• ASSIGNMENT:
Output a character-exact copy of the data, images removed.
══ DATASET CONTENT ══
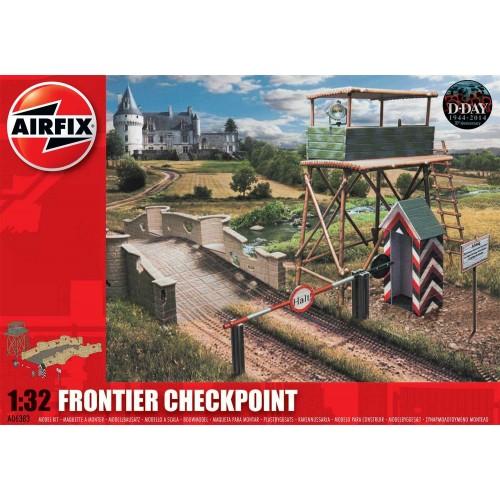 CHECKPOINT Y PUENTE -Escala 1/32- Airfix A06383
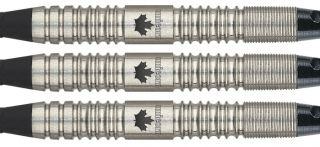 Softtip Unicorn John Part Tungsten Darts | Darts Warehouse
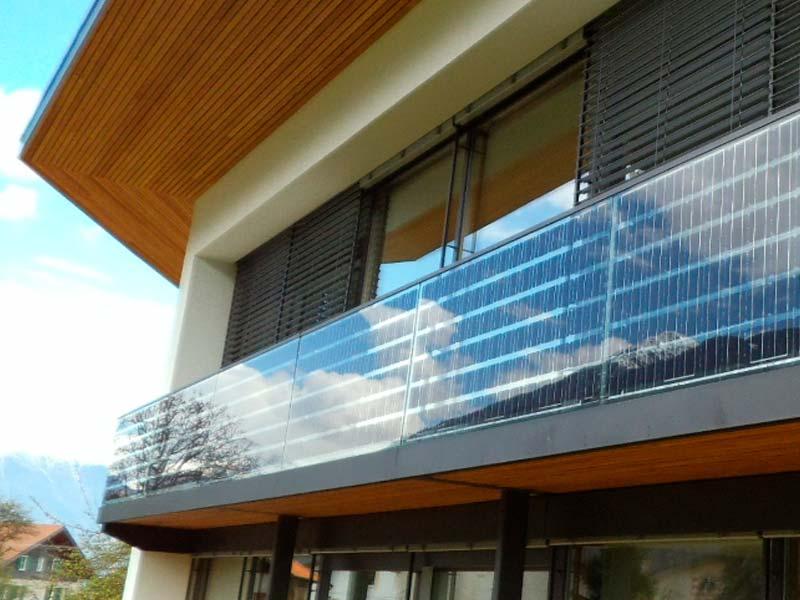 Fotovoltaica en Balcó
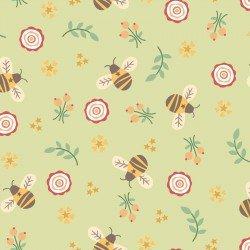 Bumble Garden F1399 66 Green Bumble Bees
═══
• TASK RESPONSE:
 CHECKPOINT Y PUENTE -Escala 1/32- Airfix A06383
 Softtip Unicorn John Part Tungsten Darts | Darts Warehouse
 Fotovoltaica en Balcó
 Bumble Garden F1399 66 Green Bumble Bees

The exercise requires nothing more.